-- ПРЕДЛОЖЕННЫЙ ОТРЫВОК --
———

Анархия и нравственность (сборник) - Петр Алексеевич Кропоткин
Шрифт:
Интервал:
Закладка:
К сожалению, здесь приходится заметить, что, увлекаясь теорией борьбы за существование, Спенсер все еще не обратил достаточного внимания на то, что в каждом классе животных встречается у некоторых видов развитие взаимопомощи и, по мере того как она приобретает большее значение в жизни вида, увеличивается долговечность особей и вместе с этим совершается накопление опытности, которое помогает данному виду в его борьбе с врагами.
Но приспособляться к внешним условиям еще недостаточно, продолжал Спенсер: по мере развития происходит также и общее совершенствование форм жизни. В человечестве уменьшается борьба за существование между людьми по мере того, как военный и грабительский род жизни заменяется тем, что можно назвать промышленным сотрудничеством. И рядом с этим появляются зачатки новых нравственных суждений.
Что называем мы хорошим и дурным? Хорошим мы называем то, что отвечает своему назначению; дурным же мы называем то, что не отвечает своей цели, что не соответствует ей. Так, хорош дом, который дает нам убежище от холода и непогоды. То же самое мерило мы применяем и к нашим поступкам. «Вы хорошо сделали, что сменили промокшее платье» или же: «Напрасно доверились такому-то», – причем мы этим определяем, наши действия отвечали ли своей цели или нет. Но именно в этом и состоит постепенное развитие нашего поведения (§ 3 и 4).

———

Записи из коллекции
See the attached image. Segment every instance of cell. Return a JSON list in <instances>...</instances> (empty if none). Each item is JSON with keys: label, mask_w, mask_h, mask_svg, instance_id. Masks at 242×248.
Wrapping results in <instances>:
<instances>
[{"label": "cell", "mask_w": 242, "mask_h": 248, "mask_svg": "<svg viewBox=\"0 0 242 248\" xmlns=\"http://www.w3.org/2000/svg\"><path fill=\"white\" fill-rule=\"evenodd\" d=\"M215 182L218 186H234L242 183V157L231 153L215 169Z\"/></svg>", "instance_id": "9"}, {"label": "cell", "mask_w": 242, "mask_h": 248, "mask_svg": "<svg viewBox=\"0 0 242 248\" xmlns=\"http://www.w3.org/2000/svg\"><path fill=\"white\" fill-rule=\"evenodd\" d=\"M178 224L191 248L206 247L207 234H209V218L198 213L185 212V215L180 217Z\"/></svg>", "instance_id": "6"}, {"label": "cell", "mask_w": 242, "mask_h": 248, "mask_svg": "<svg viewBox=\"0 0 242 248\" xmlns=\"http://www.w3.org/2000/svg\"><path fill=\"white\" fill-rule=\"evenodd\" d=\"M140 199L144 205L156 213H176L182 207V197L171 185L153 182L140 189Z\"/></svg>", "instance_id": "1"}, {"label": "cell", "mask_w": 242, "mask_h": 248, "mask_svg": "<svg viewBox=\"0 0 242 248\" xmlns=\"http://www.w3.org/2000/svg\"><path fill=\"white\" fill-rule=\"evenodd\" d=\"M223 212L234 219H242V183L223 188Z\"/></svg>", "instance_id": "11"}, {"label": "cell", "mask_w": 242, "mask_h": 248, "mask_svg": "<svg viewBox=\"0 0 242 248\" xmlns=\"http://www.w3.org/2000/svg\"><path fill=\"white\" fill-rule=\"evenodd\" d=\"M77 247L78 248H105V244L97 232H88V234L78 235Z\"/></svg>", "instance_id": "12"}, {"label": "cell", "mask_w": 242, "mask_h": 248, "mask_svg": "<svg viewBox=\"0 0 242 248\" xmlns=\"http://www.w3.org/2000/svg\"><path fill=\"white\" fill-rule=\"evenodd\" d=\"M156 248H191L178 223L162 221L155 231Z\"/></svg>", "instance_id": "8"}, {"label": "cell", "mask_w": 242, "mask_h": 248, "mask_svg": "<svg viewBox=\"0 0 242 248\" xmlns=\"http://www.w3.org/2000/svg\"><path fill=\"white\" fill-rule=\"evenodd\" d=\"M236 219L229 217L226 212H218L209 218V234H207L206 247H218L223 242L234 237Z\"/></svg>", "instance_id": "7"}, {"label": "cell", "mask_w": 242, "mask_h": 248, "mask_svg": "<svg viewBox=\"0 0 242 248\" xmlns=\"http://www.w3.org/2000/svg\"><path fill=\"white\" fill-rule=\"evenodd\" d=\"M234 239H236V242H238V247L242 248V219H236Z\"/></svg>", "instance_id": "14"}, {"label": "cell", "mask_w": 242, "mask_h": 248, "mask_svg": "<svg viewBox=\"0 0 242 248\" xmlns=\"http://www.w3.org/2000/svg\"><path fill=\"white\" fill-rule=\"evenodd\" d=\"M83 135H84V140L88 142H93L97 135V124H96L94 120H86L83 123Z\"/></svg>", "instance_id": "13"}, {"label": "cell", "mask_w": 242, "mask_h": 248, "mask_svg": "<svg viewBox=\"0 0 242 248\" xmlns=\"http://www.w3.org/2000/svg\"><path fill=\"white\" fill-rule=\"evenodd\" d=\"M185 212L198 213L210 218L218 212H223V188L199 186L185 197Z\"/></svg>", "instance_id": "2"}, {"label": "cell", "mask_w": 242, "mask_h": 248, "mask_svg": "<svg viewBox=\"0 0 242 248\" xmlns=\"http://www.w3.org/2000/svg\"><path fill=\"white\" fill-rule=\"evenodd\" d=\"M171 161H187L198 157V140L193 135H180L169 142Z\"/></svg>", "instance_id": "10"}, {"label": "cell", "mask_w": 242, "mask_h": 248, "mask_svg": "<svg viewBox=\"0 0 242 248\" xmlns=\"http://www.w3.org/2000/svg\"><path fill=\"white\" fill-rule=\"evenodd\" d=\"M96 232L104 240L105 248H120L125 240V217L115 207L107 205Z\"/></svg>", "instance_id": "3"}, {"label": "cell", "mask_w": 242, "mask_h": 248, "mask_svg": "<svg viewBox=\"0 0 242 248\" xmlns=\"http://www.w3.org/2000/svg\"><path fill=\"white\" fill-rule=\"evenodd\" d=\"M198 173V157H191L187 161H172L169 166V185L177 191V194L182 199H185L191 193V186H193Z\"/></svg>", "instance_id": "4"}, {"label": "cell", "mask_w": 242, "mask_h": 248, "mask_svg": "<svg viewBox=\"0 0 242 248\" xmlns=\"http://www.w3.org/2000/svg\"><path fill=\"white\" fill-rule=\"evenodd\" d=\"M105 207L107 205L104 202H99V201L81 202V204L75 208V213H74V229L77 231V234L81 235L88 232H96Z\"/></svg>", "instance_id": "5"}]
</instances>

———

-- ЗАДАНИЯ ДЛЯ ВЫПОЛНЕНИЯ --
• 1. Определите, согласуется ли каждое из утверждений ниже с отрывком о Спенсере. Ответьте «да» или «нет» и приведите точную цитату из отрывка, которая это решает.
(а) Автор считает, что Спенсер уделил достаточно внимания развитию взаимопомощи у животных.
(б) Хорошим называют то, что отвечает своему назначению.
(в) Борьба за существование между людьми усиливается, когда военный и грабительский род жизни заменяется промышленным сотрудничеством.
• 2. Подхватите отрывок о Спенсере и продолжите его, начав сразу после последнего предложения.
Записи представляют собой отдельный материал.

-- ОТВЕТЫ НА ЗАДАНИЯ --
• 1.
(а) Нет: «Спенсер все еще не обратил достаточного внимания на то, что в каждом классе животных встречается у некоторых видов развитие взаимопомощи».
(б) Да: «Хорошим мы называем то, что отвечает своему назначению».
(в) Нет: «В человечестве уменьшается борьба за существование между людьми по мере того, как военный и грабительский род жизни заменяется тем, что можно назвать промышленным сотрудничеством».

• 2.
Цели также бывают разные. Они могут быть чисто личные, как в этих двух случаях. Или же они могут быть широкие, общественные. Они могут иметь в виду жизнь не только личности, но и вида (§ 5).
Притом и в тех и в других имеется в виду не только сохранение жизни, но и усиление жизненности; так что задача все расширяется и благо общества все более совмещает в себе благо личности. Хорошим мы называем, следовательно, такой образ действий, который содействует полноте и разнообразию нашей жизни и жизни других, то, что делает жизнь полной радостей, т. е. более полной по содержанию, более красивой, более интенсивной[187]. Так Спенсер объясняет зарождение и постепенное развитие нравственных понятий в человеке, вместо того чтобы искать их в отвлеченных метафизических представлениях, или в велениях религии, или, наконец, в оценке личных удовольствий и выгод, как это предлагают мыслители-утилитаристы. Нравственные понятия для него, как и для Огюста Конта, – такой же необходимый плод общественного развития, как и развитие разума, искусства, знания, музыкального слуха или чувства красоты (эстетического чувства). Причем можно было бы еще прибавить, что дальнейшее развитие чувства стадности, переходящего в чувство «круговой поруки», т. е. солидарности или взаимной зависимости всех от каждого и каждого от всех, представляет такой же неизбежный результат общественной жизни, как и развитие разума, наблюдательности, впечатлительности и прочих способностей человека.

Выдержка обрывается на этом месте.